───── EXCERPTED TEXT
Michael Francis A'Hearn (November 17, 1940 – May 29, 2017) was an American astronomer and astronomy professor at the University of Maryland College of Computer, Mathematical, and Natural Sciences. He was also the principal investigator for NASA's EPOXI mission.

Career 

He received his B.A. in science at Boston College and his Ph.D. in Astronomy at the University of Wisconsin–Madison. He was the principal investigator for the NASA Deep Impact mission. He aided in the development of systems for surveying abundances in comets as well as techniques for determining the sizes of cometary nuclei which uses optical and infrared measurements.

His studies focused on comets as well as asteroids and he also supervises numerous graduate students. He was an elected fellow of the AAAS. He authored over 100 papers published in journals and was also an avid sailor who had a commercial coast guard license.
──────────
───── ROWS
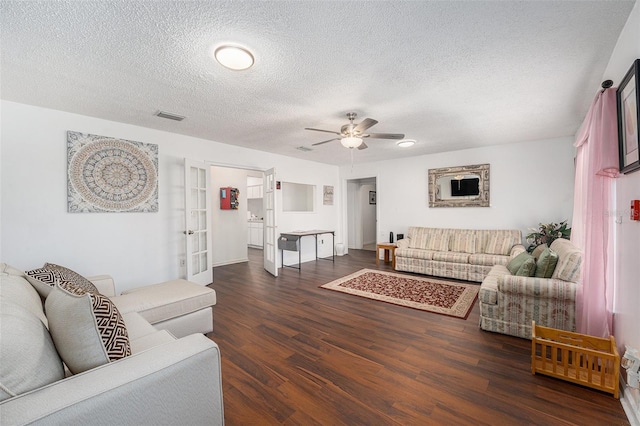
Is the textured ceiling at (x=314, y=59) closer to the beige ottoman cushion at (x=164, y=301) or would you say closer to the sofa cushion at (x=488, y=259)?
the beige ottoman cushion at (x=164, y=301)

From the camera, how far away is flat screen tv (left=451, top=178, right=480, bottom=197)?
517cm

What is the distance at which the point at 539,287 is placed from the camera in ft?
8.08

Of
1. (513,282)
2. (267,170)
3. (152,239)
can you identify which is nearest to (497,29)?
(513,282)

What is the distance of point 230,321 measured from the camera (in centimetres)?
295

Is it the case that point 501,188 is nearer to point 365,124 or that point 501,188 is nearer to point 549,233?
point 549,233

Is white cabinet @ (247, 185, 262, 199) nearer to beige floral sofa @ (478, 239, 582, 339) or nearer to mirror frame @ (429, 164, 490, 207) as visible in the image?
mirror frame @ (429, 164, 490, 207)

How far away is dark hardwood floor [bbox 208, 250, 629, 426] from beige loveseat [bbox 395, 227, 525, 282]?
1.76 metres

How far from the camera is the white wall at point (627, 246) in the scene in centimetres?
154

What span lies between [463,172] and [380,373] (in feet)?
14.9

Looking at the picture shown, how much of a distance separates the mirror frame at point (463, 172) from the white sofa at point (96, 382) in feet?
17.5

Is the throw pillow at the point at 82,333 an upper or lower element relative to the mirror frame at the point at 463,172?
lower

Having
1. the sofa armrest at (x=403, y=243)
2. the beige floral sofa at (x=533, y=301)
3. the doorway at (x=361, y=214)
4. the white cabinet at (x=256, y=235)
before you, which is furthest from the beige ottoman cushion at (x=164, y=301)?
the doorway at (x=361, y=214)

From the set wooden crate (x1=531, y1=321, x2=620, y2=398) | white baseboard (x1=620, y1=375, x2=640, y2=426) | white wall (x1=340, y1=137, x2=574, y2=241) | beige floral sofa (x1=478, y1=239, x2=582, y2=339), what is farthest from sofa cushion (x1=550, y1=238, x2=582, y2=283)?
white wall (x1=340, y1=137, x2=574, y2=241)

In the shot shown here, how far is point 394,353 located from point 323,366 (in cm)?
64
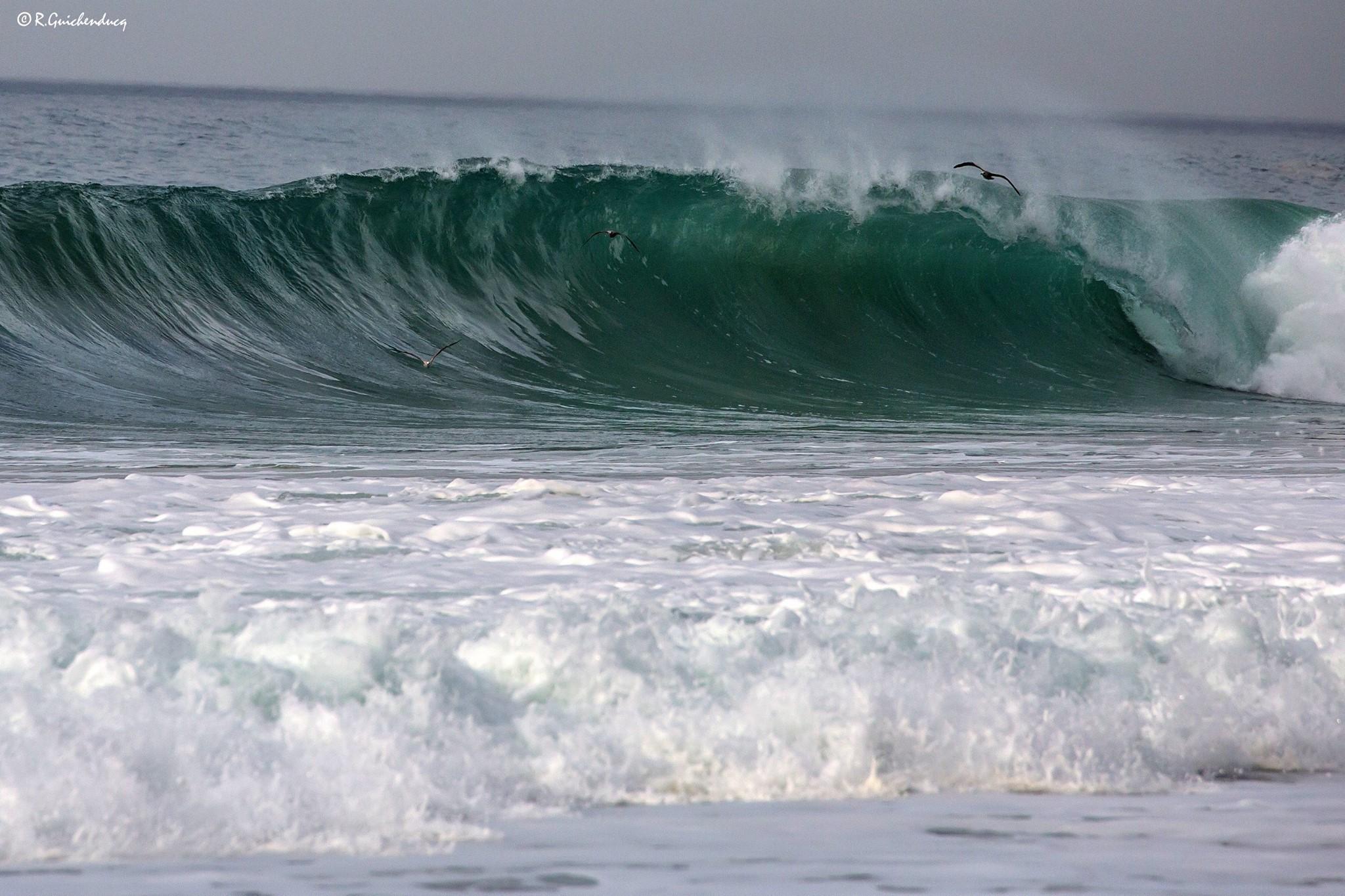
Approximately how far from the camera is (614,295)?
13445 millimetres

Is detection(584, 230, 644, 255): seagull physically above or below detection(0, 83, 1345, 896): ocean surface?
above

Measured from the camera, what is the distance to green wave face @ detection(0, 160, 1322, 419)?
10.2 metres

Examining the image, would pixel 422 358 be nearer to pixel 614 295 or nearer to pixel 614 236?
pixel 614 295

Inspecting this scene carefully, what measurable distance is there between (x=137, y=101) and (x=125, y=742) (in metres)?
──────────
Set down the passage of the Michael A'Hearn biography above, word for word, between "He received his" and "and infrared measurements.", inclusive.

--- RESULT OF THE EXERCISE ---
He received his B.A. in science at Boston College and his Ph.D. in Astronomy at the University of Wisconsin–Madison. He was the principal investigator for the NASA Deep Impact mission. He aided in the development of systems for surveying abundances in comets as well as techniques for determining the sizes of cometary nuclei which uses optical and infrared measurements.